A quoi faut-il s’attendre en 2023 pour la vape ?


 

2023 semble être une année charnière pour le vapotage. Des sujets centraux sont au cœur des débats législatifs concernant notre dispositif de sevrage favori. Et manifestement, ce n’est pas toujours pour la bonne cause. Ces sujets sont au nombre de trois : les dispositifs jetables, les taxes d’accises et les interdictions d’arômes… Rien que ça. Tout cela est en relation avec la peur grandissante, partout dans le monde, de voir les jeunes s’adonner à une nouvelle « addiction ». Le mot addiction, concernant la vape, est inapproprié. Mais en la matière, les arguments dans anti-vape ne s’embarrassent pas des précautions oratoires de circonstance. Quoi qu’il en soit, cet argument est le prétexte à un certain nombre de restrictions et taxations qui semblent se profiler pour l’année qui vient. Petit tour d’horizon…


Taxes d’accise

Dans le monde

Un certain nombre de pays ont déjà des projets de taxes dans leur besace. On peut citer le Koweit avec un projet des taxes à 100% mais finalement repoussé aux calendes grecques. l’Arabie Saoudite prévoit une taxe de 150% sur tous les produits du tabac. l’Afrique du Sud a un projet de lois fiscales pour 2023 dans lequel la vape, nicotinée ou non, subirait une taxe d’accise. Aux USA, il est fort probable qu’une nouvelle tentative de taxe sur la nicotine arrive sur le tapis au niveau fédéral. En 2022, la Chine a alourdit la charge réglementaire et fiscale ce qui pourrait avoir des conséquences sur le marché intérieur. 

En Europe

l’Union Européenne n’est pas épargnée avec cette vague de mesures fiscales. les négociations sur la directive relative aux accises sur le tabac (TED) domineront l’année dans l’UE. Nous savons également que les travaux sur la TPD version 3 vont reprendre. Pour la Commission, tabac fumé, tabac chauffé et vape, tout ça, ce sont des produits du tabac. Allez hop ! Pas de jaloux. C’est pourquoi nous devons être très vigilants. Certains Etats membres ont déjà devancé l’appel et leurs législations pourraient faire jurisprudence.

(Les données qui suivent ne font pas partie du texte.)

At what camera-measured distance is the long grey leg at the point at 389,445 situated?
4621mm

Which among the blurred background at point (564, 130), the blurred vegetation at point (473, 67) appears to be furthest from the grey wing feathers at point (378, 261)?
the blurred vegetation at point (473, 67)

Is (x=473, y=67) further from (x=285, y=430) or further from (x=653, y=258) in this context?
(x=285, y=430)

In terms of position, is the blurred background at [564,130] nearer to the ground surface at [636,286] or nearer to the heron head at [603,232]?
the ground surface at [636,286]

La Bulgarie prévoit des droits d’accise (à partir de mars) et des timbres fiscaux (à partir de décembre) pour les e-cigarettes contenant de la nicotine, ce qui en fait des produits du tabac à des fins fiscales. L’Estonie, où le ministre des finances a refusé la prolongation de suspension de deux ans des droits d’accise. De fait, ceux-ci ont été réintroduits au 1er janvier malgré l’opposition du secteur. En Espagne, un droit d’accise sur les e-liquides a été prévu mais n’aura probablement pas lieu avant les élections de décembre prochain. En Italie, il est probable qu’un projet de loi budgétaire de 2023, bloquant l’augmentation prévue du droit d’accise sur les e-cigarettes pour 2023, sera approuvé.

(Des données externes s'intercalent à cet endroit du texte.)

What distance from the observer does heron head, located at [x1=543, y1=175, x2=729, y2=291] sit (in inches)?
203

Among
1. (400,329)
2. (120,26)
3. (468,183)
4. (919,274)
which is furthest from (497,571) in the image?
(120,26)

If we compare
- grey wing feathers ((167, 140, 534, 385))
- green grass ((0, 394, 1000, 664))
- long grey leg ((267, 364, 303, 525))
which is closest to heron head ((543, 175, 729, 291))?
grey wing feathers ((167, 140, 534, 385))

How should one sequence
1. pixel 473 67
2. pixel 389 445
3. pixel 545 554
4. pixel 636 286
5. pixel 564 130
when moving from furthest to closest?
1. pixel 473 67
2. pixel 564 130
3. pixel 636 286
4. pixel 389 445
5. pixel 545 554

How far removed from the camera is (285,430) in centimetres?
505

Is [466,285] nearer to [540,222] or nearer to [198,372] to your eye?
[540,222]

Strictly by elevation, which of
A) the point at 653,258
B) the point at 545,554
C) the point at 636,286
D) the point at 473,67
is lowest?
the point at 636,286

Hors UE, la Suisse aussi est dans la partie avec un amendement de la loi, approuvée par le Conseil Fédéral, visant à introduire une taxe sur les e-liquides avec un taux tenant compte de la moindre nocivité par rapport au tabac combustible.

Interdiction des arômes

On en parle depuis quelques temps avec toujours cette peur d’attirer les plus jeunes. Du coup, il faut s’attendre à une législation plus restrictive partout dans le monde ; voire à une interdiction totale des arômes autres que tabac et menthe. De nouveaux états américains pourraient envisager une telle interdiction. Certains états le pratiquent déjà comme la Californie qui interdit même l’arôme de menthe. Idem dans le Massachusetts, le New Jersey ou le Rhode Island. Avec le principe de subsidiarité à l’américaine, on peut même se retrouver avec des législations différentes selon les villes. L’interdiction est ainsi effective à : Chicago, Los Angeles (entrée en vigueur en 2023), San Diego, Sacramento, Oakland, San Jose et Boulder. Des centaines de villes et de comtés plus petits, principalement en Californie, interdisent les arômes, tout comme certaines grandes villes dont les interdictions ont été remplacées par des interdictions d’État (comme New York et Newark, NJ).

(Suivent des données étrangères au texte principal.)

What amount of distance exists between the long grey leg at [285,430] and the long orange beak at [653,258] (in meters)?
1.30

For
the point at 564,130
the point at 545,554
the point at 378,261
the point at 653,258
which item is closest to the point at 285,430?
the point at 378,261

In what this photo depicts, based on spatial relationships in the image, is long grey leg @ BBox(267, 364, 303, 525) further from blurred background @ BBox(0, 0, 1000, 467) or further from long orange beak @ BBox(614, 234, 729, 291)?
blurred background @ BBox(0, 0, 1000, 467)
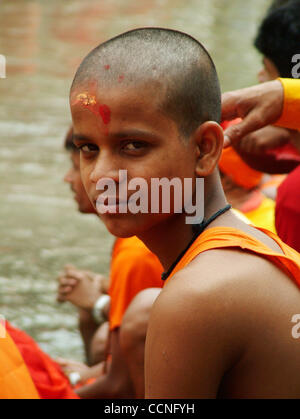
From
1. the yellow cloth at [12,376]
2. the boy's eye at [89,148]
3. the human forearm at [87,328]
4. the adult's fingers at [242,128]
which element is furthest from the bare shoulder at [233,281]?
the human forearm at [87,328]

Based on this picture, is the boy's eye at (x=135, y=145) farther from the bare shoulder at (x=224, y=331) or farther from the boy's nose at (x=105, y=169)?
the bare shoulder at (x=224, y=331)

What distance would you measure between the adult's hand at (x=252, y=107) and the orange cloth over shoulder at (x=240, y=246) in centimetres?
48

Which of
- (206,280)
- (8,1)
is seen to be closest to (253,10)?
(8,1)

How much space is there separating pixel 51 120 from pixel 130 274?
573 centimetres

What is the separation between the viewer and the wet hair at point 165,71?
1771 millimetres

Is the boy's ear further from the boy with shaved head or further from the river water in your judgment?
the river water

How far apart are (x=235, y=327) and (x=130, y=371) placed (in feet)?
4.86

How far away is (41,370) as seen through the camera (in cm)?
273

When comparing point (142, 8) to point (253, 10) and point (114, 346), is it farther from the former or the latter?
point (114, 346)

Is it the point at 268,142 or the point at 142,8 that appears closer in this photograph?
the point at 268,142

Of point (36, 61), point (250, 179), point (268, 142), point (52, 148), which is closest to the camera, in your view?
point (268, 142)

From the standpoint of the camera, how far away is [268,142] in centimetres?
337

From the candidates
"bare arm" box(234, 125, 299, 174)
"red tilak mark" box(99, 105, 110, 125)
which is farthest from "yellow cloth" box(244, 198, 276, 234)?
"red tilak mark" box(99, 105, 110, 125)

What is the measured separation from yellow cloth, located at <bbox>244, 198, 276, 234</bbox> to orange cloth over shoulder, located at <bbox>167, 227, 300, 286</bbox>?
1.80m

Pour l’Union Européenne, la Lettonie est en train de valider une loi interdisant les e-liquides et les e-cigarettes aromatisés. L’Estonie voisine, en revanche, la loi pourrait s’assouplir. Cela dit, même si cette nouvelle législation reviendra sur l’interdiction totale des produits de vapotage aromatisé, elle continuera à interdire les produits aux arômes « sucrés », « boissons gazeuses » ou « confiserie ». Les fuites et les gourmands étant tous sucrés (et même certains tabacs), je ne vois pas bien ce qu’il en restera. Plus près de nous, et de façon totalement incompréhensible, les Pays-Bas viennent d’interdire les arômes (au 1er janvier). Cependant, il reste des détails encore en suspens 

Les déchets

L’importance accrue accordée aux mesures de réduction des déchets conduira à des réglementations sur les composants à usage unique tels que les plastiques et les accus ; règles qui affecteront certainement les e-cigarettes jetables ou puffs. Pour le moment, on en parle en France, mais il se pourrait que ce sujet soit également inclus dans la TPD V3.

Le Parlement européen et le Conseil devraient examiner la proposition de la Commission visant à réviser la directive sur les emballages et les déchets d’emballages, présentée à la fin du mois de novembre 2022. La révision vise à prévenir la production de déchets d’emballages, à les réduire en quantité et à garantir que tous les emballages sont recyclables, ainsi qu’à accroître l’utilisation de plastiques recyclés dans ceux-ci. Les nouvelles règles pourraient affecter l’emballage des produits de vapotage.

Sur un autre plan, un nouveau règlement concernant les accus devrait aussi voir le jour. Il réglementera l’ensemble du cycle de vie des accus, de leur conception à leur élimination. Il couvrira un large éventail d’accus, y compris les accus industriels et portables, ce qui pourrait affecter les accus des appareils de vape. Reste à savoir sous quelle forme.

En France

Concernant la France, nous savons qu’il y a un projet de loi qui devrait être présenté prochainement au parlement. Celui-ci concerne l’interdiction des dispositifs jetables. Il s’agit du projet de loi 464 que l’on peut consulter ici. Donc, pas d’interdiction de la vape « traditionnelle » mais seulement des dispositifs à usage unique. Sur ce sujet, les avis sont toujours très partagés. Ce qui est sûr, c’est que c’est une aberration écologique.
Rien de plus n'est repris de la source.